Abstract

Moral courage is a competency exercised in the workplace as employees face ethical challenges with a moral response. Managers exert considerable effort to foster subordinates’ moral courage given its positive organisational consequences. However abusive supervision, not uncommon in the organisational context, negatively affects moral courage. The purpose of this article is to examine the relationship between abusive supervision and moral courage as well as to test the moderating roles of moral efficacy and moral attentiveness on that very relationship. Data were collected from six public hospitals in Pakistan. The sample included 359 nurses and 121 nurse heads. The moderating roles were tested using the moderated hierarchical regression analysis. Results revealed that there was a significant negative relationship between abusive supervision and moral courage. In addition, this very relation was weaker when both moral efficacy and moral attentiveness were higher than when they were lower. The study provided new insights into the influence that abusive supervision might have on nurses’ moral courage and it also offered a practical assistance to employees in the health care industry and their leaders that moral efficacy and moral attentiveness would act as neutralisers in mitigating the pernicious effect of abusive supervision on nurses’ moral courage.

Supplied material:
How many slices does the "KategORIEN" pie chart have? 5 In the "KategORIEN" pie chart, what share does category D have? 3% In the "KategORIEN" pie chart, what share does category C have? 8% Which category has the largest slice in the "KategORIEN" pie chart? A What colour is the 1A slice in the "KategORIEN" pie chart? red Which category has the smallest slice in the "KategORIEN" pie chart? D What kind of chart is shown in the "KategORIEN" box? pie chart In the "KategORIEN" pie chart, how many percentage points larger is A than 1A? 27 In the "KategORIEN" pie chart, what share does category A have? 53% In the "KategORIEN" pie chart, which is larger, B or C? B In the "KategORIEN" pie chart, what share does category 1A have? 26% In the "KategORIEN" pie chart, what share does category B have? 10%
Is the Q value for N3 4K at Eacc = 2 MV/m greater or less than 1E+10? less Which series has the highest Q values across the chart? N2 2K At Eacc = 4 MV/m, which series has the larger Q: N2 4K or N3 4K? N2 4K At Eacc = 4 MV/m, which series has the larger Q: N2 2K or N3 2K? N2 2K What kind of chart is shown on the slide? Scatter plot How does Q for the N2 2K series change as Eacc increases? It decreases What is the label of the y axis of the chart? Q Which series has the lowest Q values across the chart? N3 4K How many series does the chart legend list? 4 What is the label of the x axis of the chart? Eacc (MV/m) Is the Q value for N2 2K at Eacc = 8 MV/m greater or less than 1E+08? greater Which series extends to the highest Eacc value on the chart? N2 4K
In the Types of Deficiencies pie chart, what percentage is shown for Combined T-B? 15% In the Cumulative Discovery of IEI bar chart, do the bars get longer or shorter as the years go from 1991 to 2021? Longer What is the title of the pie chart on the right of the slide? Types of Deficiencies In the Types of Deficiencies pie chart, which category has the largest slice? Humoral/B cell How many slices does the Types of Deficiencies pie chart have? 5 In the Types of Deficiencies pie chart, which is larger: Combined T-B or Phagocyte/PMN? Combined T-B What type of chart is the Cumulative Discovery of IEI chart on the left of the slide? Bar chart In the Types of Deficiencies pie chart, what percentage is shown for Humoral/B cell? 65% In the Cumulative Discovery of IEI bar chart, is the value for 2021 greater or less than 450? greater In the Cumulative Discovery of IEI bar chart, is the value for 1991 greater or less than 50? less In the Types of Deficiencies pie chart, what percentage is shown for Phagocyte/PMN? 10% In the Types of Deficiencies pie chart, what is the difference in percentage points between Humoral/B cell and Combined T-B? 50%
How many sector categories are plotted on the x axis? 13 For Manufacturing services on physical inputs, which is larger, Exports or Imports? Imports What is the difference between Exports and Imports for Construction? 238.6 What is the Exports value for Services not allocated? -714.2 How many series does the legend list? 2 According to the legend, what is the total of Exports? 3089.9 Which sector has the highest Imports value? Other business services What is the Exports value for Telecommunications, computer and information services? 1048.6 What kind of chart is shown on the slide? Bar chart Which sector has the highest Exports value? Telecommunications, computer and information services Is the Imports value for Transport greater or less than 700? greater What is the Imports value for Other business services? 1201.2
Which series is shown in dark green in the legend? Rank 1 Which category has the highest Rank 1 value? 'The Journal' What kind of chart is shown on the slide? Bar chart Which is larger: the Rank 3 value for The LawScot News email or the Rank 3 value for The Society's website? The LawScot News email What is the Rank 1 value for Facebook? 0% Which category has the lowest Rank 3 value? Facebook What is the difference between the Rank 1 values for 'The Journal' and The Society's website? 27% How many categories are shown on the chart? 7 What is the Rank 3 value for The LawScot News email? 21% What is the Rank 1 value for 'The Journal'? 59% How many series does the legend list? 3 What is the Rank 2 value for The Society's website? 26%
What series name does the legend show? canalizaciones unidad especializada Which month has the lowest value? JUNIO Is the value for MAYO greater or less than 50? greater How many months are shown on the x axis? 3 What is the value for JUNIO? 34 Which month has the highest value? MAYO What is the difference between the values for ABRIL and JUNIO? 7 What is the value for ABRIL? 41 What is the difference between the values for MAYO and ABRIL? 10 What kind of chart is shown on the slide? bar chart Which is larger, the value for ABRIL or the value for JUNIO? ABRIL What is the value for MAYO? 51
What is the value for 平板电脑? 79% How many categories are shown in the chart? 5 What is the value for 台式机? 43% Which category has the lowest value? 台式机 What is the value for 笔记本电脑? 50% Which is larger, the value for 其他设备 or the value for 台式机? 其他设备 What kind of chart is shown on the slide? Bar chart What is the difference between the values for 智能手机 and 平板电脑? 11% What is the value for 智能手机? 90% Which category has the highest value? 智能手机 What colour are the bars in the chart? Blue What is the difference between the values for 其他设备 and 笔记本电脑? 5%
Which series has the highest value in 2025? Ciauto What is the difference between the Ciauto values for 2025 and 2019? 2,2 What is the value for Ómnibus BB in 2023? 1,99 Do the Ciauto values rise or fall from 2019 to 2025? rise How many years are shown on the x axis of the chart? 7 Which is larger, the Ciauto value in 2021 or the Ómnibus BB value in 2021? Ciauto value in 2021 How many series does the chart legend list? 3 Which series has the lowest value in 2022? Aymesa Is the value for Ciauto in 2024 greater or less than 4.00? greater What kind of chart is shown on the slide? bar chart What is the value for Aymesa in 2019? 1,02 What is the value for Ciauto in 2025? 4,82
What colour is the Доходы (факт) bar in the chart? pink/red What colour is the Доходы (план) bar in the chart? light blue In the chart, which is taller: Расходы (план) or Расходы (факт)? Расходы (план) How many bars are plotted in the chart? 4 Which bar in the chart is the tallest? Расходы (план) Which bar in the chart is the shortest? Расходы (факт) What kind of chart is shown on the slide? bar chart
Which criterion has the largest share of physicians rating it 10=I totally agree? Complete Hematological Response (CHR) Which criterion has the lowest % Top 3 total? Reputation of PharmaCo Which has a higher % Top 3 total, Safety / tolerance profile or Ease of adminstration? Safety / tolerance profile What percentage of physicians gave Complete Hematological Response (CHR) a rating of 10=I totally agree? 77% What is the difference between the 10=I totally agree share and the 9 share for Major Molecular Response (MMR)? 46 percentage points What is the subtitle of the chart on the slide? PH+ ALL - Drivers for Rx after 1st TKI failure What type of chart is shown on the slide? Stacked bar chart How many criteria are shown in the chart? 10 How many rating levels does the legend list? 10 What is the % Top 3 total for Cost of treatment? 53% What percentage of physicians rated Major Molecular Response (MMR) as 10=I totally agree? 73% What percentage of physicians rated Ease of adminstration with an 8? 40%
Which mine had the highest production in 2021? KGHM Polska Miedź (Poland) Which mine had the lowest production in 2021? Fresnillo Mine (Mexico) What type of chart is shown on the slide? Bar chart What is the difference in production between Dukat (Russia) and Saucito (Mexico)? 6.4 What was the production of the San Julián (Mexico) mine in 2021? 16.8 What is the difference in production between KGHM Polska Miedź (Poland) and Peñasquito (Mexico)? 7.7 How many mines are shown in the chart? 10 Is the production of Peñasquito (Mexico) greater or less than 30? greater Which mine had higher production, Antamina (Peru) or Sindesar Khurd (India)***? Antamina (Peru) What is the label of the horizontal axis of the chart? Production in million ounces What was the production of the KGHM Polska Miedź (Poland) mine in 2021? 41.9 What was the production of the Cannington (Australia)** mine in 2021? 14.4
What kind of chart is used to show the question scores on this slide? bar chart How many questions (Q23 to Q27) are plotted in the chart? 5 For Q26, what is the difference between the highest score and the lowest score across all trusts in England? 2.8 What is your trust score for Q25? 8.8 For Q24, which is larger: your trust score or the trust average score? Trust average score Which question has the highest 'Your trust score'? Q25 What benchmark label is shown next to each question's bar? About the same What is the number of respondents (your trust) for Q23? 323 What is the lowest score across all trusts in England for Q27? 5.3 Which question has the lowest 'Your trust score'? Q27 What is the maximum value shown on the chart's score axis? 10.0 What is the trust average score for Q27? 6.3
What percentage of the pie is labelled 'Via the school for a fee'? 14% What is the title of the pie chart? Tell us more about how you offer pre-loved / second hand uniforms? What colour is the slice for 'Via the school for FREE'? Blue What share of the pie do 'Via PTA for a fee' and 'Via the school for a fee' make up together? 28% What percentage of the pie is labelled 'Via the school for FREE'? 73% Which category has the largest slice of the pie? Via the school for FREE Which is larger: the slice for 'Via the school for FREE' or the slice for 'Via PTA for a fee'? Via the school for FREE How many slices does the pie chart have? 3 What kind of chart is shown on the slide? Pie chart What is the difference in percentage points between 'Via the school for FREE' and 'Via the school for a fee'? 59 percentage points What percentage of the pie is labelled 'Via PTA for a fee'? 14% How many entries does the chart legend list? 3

Assignment:
Write out the abstract on abusive supervision and nurses' moral courage again, word for word.

Expected answer:
Abstract

Moral courage is a competency exercised in the workplace as employees face ethical challenges with a moral response. Managers exert considerable effort to foster subordinates’ moral courage given its positive organisational consequences. However abusive supervision, not uncommon in the organisational context, negatively affects moral courage. The purpose of this article is to examine the relationship between abusive supervision and moral courage as well as to test the moderating roles of moral efficacy and moral attentiveness on that very relationship. Data were collected from six public hospitals in Pakistan. The sample included 359 nurses and 121 nurse heads. The moderating roles were tested using the moderated hierarchical regression analysis. Results revealed that there was a significant negative relationship between abusive supervision and moral courage. In addition, this very relation was weaker when both moral efficacy and moral attentiveness were higher than when they were lower. The study provided new insights into the influence that abusive supervision might have on nurses’ moral courage and it also offered a practical assistance to employees in the health care industry and their leaders that moral efficacy and moral attentiveness would act as neutralisers in mitigating the pernicious effect of abusive supervision on nurses’ moral courage.